Implementing DevOps as a culture requires transition from a well-structured to an unstructured IT organization. While implementing DevOps, I’ve learned that people have varying definitions of structured and unstructured IT organizations. After attempting to define both structured and unstructured IT organizations for my management team, I came to the conclusion that IT organizations can be categorized on a scale beginning with “chaos” and ending at “structured”.
Chaos is a state in which an organization lacks documentation, procedures, feedback, projects, defined tasks, and well-defined roles and responsibilities. In a nutshell, when an organization is in the chaos state, nothing is defined for individuals; they have the freedom to do what they want and to decide how it is they would like to achieve it. A start-up in its first months of operation would probably fit this definition.
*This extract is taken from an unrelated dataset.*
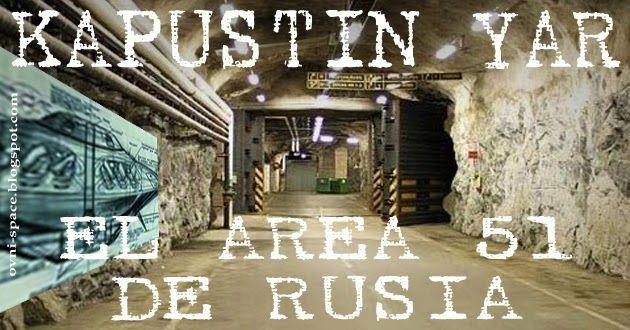 OVNI SPACE: Kapustin Yar el Área 51 de Rusia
On the other hand, structured organizations have very rigid and detailed documentation, projects, contiguous feedback, and defined tasks, roles, and responsibilities In essence, each individual’s work environment is defined for them; they know what is expected of them and exactly how they should perform in order to meet this expectation. Usually big enterprises, managing hundreds of thousands of employees, fit this description.
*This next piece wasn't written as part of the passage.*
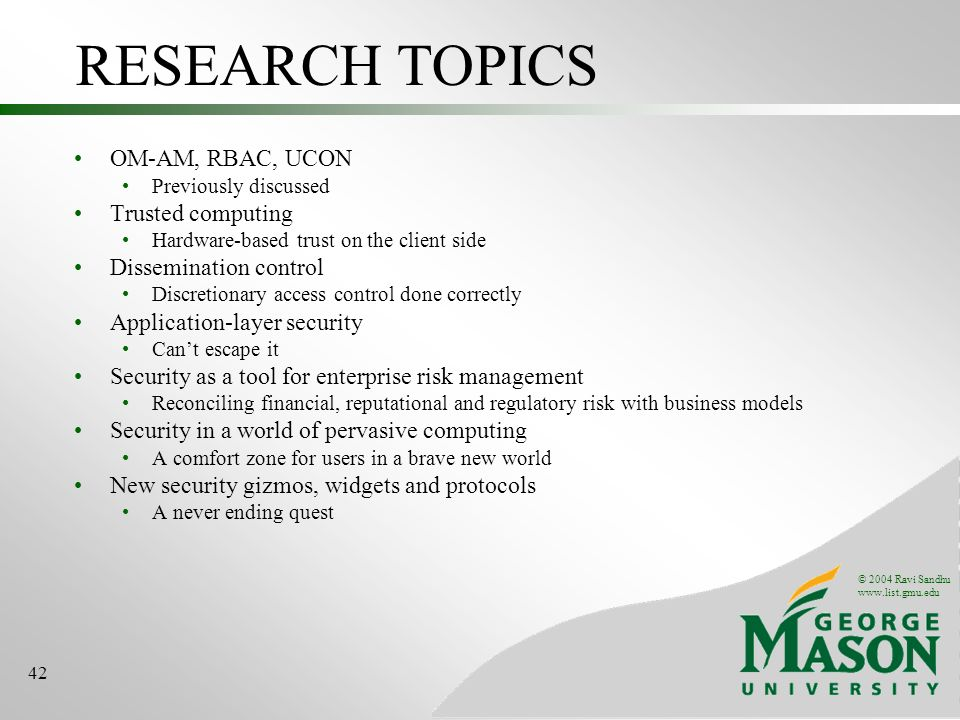© 2004 Ravi Sandhu www.list.gmu.edu 42 RESEARCH TOPICS OM-AM, RBAC, UCON Previously discussed Trusted computing Hardware-based trust on the client sid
If “chaos” and “structured” are at opposite ends of the IT organization spectrum, I believe that an organization labeled as “unstructured” would fall somewhere between the two. Each one of the characteristics given in the above definitions of chaos and structured states will exist to a certain level in an unstructured organization. In order to successfully move your organization from “structured” to “unstructured”, it is necessary to come to an agreement with your management and staff as to what the definition of an “unstructured” organization in your specific company looks like.